Records of spatial relationships
--- begin ---
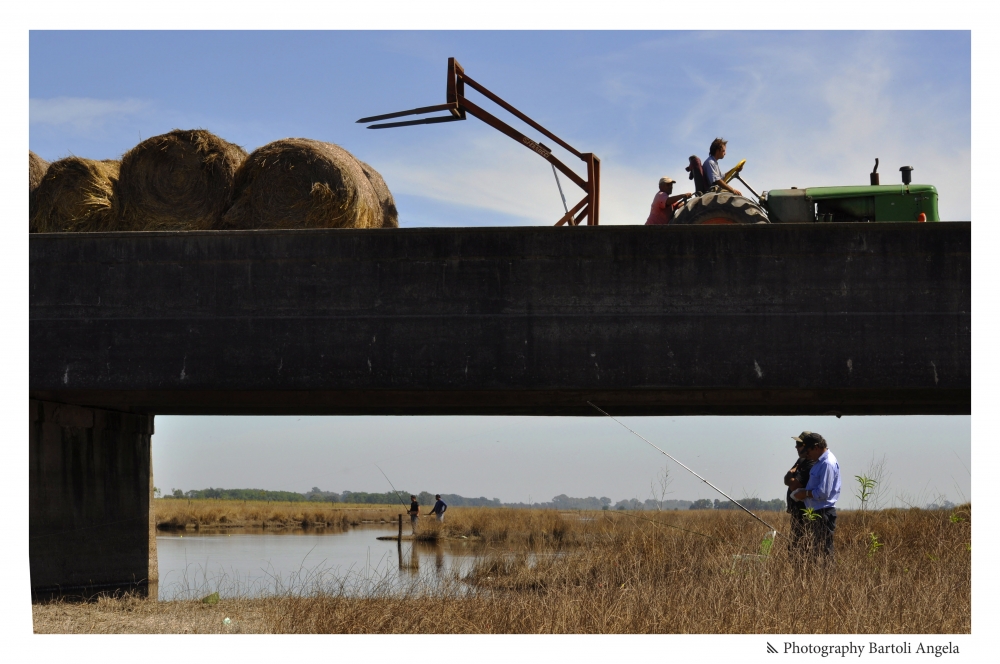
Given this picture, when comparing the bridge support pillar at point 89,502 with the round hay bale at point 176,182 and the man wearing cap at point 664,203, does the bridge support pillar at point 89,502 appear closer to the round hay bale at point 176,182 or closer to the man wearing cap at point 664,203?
the round hay bale at point 176,182

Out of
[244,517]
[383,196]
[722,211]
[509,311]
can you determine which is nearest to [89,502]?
[383,196]

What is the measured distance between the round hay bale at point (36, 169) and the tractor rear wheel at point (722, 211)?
7253mm

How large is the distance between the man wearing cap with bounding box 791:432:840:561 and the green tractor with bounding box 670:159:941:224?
2347 mm

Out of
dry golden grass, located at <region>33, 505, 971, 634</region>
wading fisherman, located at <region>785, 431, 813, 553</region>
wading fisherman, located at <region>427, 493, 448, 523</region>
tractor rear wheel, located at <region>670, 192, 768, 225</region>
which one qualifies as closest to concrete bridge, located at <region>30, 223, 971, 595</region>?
wading fisherman, located at <region>785, 431, 813, 553</region>

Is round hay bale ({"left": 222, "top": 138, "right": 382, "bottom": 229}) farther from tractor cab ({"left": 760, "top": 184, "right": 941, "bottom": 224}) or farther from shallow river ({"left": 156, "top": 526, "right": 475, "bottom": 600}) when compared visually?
tractor cab ({"left": 760, "top": 184, "right": 941, "bottom": 224})

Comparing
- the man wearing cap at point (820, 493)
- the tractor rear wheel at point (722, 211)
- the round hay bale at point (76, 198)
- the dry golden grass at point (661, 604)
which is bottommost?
the dry golden grass at point (661, 604)

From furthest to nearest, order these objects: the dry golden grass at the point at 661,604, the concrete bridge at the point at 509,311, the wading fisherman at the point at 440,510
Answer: the wading fisherman at the point at 440,510, the concrete bridge at the point at 509,311, the dry golden grass at the point at 661,604

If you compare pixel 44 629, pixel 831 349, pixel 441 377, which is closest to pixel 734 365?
pixel 831 349

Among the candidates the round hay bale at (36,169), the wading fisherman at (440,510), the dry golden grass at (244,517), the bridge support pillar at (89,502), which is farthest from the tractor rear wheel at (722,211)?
the dry golden grass at (244,517)

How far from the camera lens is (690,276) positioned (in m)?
7.47

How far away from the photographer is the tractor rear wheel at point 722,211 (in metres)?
8.45

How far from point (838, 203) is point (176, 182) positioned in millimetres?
6732

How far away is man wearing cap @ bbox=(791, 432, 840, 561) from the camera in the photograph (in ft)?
23.8
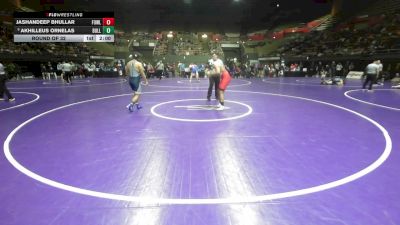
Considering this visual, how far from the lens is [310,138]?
637cm

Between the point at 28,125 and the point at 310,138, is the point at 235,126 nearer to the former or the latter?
the point at 310,138

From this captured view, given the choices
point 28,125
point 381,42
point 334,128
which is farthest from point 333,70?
point 28,125
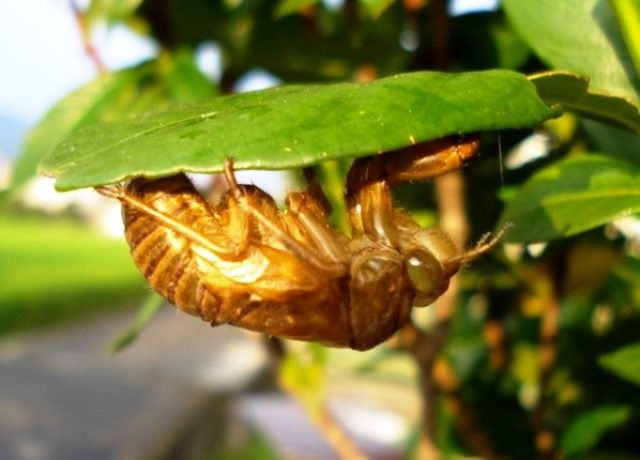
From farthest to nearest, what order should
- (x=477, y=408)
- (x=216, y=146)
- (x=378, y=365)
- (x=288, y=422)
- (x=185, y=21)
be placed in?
(x=288, y=422) → (x=378, y=365) → (x=477, y=408) → (x=185, y=21) → (x=216, y=146)

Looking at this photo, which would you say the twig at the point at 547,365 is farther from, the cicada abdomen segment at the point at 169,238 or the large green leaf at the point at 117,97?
the cicada abdomen segment at the point at 169,238

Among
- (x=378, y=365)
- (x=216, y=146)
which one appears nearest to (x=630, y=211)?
(x=216, y=146)

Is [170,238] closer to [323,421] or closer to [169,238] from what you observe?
[169,238]

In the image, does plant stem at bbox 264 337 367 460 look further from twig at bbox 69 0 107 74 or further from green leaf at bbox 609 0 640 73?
green leaf at bbox 609 0 640 73

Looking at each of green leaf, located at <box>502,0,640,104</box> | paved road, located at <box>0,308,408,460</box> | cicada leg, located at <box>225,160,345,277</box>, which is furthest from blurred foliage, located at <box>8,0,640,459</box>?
paved road, located at <box>0,308,408,460</box>

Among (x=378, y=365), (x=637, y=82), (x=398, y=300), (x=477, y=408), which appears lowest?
(x=378, y=365)

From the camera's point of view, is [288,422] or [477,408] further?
[288,422]

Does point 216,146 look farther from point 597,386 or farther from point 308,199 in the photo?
point 597,386
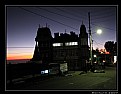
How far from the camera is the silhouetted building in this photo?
3831cm

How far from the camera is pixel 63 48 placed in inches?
1559

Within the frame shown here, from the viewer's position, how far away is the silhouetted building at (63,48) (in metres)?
38.3

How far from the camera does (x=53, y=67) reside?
2425cm

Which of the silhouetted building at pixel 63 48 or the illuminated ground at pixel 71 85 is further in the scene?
the silhouetted building at pixel 63 48

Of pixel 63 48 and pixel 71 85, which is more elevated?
pixel 63 48

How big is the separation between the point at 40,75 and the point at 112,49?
4944 cm

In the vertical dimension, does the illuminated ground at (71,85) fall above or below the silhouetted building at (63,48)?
below

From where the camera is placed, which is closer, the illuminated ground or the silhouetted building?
the illuminated ground

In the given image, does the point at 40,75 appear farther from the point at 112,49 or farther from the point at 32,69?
the point at 112,49

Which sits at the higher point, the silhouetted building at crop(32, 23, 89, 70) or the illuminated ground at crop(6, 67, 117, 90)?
the silhouetted building at crop(32, 23, 89, 70)

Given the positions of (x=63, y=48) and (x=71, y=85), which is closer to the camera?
(x=71, y=85)

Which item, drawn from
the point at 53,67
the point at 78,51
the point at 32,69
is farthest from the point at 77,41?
the point at 32,69
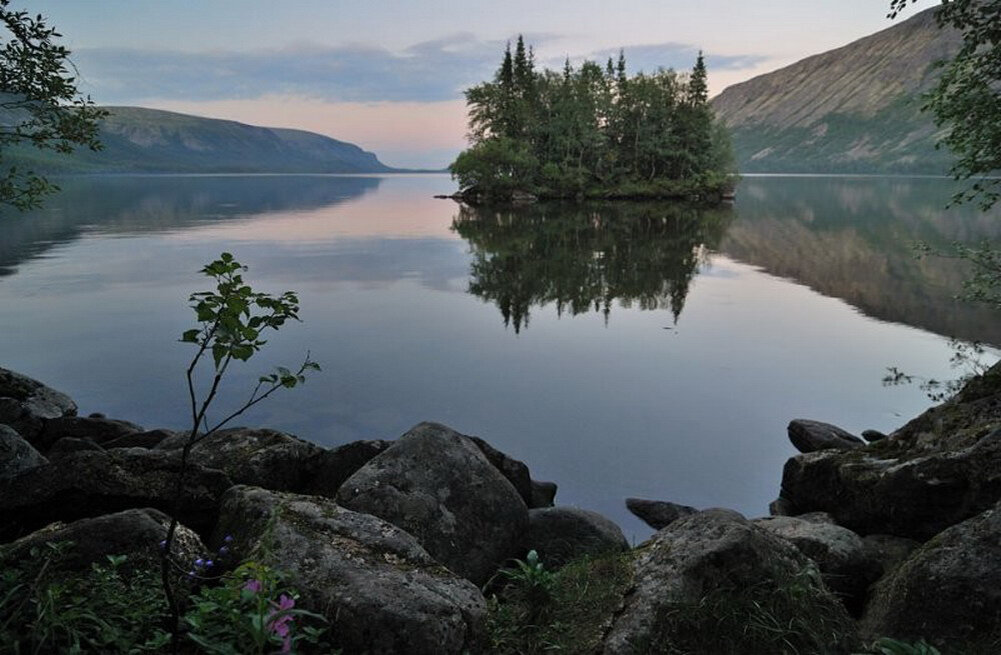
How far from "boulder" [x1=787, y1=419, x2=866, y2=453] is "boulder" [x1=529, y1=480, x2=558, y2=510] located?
652 centimetres

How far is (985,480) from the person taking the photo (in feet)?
26.8

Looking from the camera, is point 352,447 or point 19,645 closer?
point 19,645

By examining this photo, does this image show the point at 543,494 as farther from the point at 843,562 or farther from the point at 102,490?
the point at 102,490

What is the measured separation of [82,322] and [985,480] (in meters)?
31.4

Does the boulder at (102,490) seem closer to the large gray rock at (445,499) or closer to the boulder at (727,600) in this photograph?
the large gray rock at (445,499)

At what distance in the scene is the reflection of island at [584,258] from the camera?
112 feet

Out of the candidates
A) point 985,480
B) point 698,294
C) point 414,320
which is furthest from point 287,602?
point 698,294

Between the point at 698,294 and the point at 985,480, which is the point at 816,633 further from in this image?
the point at 698,294

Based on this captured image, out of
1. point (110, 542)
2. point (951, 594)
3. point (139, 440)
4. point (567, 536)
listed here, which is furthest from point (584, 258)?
point (110, 542)

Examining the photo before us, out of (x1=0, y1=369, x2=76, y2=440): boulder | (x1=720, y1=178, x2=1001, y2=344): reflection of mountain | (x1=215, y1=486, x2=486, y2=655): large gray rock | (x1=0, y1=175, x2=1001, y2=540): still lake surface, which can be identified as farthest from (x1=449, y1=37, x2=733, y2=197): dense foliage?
(x1=215, y1=486, x2=486, y2=655): large gray rock

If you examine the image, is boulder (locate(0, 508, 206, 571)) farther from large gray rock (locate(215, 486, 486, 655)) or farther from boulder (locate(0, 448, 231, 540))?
boulder (locate(0, 448, 231, 540))

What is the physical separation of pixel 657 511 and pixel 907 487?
452cm

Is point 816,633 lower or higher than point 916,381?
higher

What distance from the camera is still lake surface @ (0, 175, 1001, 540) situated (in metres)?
16.1
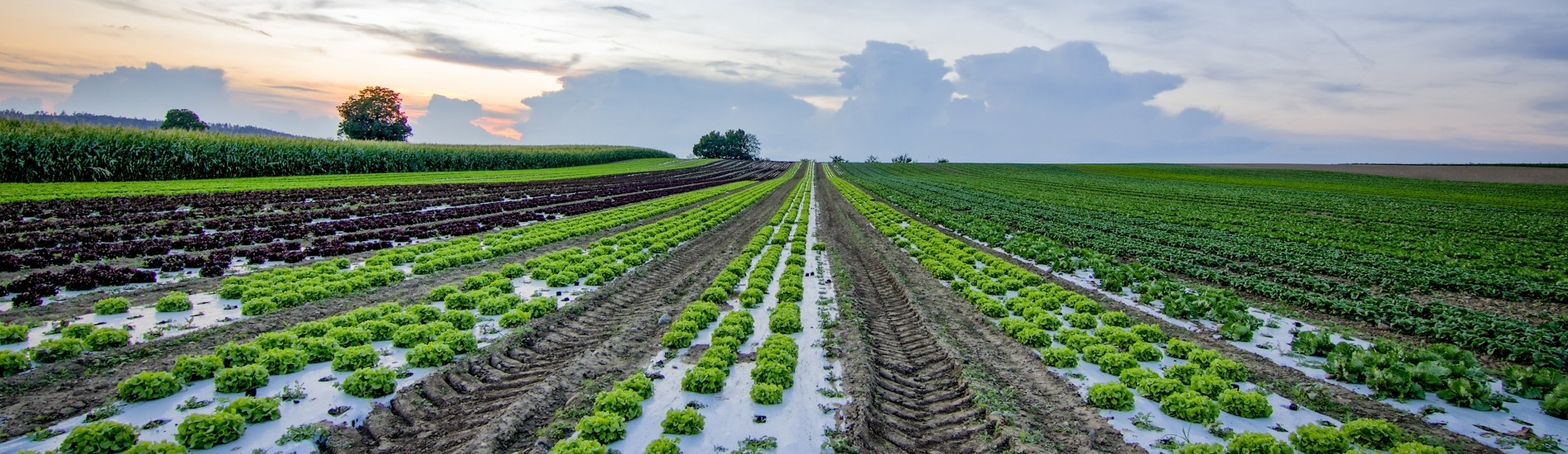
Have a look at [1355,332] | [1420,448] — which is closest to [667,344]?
[1420,448]

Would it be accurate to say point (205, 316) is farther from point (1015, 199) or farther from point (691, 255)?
point (1015, 199)

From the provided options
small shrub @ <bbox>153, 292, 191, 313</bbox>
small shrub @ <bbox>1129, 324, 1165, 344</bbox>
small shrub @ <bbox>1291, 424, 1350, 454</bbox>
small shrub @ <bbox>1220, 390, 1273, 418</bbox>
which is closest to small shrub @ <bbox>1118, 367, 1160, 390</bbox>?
small shrub @ <bbox>1220, 390, 1273, 418</bbox>

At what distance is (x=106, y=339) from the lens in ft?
31.8

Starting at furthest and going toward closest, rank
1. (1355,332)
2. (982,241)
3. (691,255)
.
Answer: (982,241) → (691,255) → (1355,332)

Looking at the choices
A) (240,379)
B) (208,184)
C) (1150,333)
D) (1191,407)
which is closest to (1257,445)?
(1191,407)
--- end ---
• **THE TASK**
Quote verbatim everything in the records above, from their start down through the line containing "Answer: the wading", including both ends, and omit the pictures.

• **FINAL RESULT**
Given this picture, when comparing the bridge support pillar at point 89,502 with the round hay bale at point 176,182 and the man wearing cap at point 664,203, does the bridge support pillar at point 89,502 appear closer to the round hay bale at point 176,182 or closer to the man wearing cap at point 664,203?
the round hay bale at point 176,182

Out of
[244,517]
[383,196]
[722,211]
[509,311]
can you determine which is nearest to [89,502]?
[383,196]

What is the measured distance between the round hay bale at point (36, 169) and the tractor rear wheel at point (722, 211)?
7253mm

How large is the distance between the man wearing cap with bounding box 791:432:840:561 and the green tractor with bounding box 670:159:941:224?
2347 mm

Out of
dry golden grass, located at <region>33, 505, 971, 634</region>
wading fisherman, located at <region>785, 431, 813, 553</region>
wading fisherman, located at <region>427, 493, 448, 523</region>
tractor rear wheel, located at <region>670, 192, 768, 225</region>
which one qualifies as closest to concrete bridge, located at <region>30, 223, 971, 595</region>?
wading fisherman, located at <region>785, 431, 813, 553</region>

Is round hay bale ({"left": 222, "top": 138, "right": 382, "bottom": 229}) farther from tractor cab ({"left": 760, "top": 184, "right": 941, "bottom": 224}) or farther from shallow river ({"left": 156, "top": 526, "right": 475, "bottom": 600}) when compared visually?
tractor cab ({"left": 760, "top": 184, "right": 941, "bottom": 224})

Comparing
- the man wearing cap at point (820, 493)
- the tractor rear wheel at point (722, 211)
- the round hay bale at point (76, 198)
- the dry golden grass at point (661, 604)
which is bottommost?
the dry golden grass at point (661, 604)

From furthest to nearest, order these objects: the dry golden grass at the point at 661,604, the concrete bridge at the point at 509,311, the wading fisherman at the point at 440,510
Answer: the wading fisherman at the point at 440,510, the concrete bridge at the point at 509,311, the dry golden grass at the point at 661,604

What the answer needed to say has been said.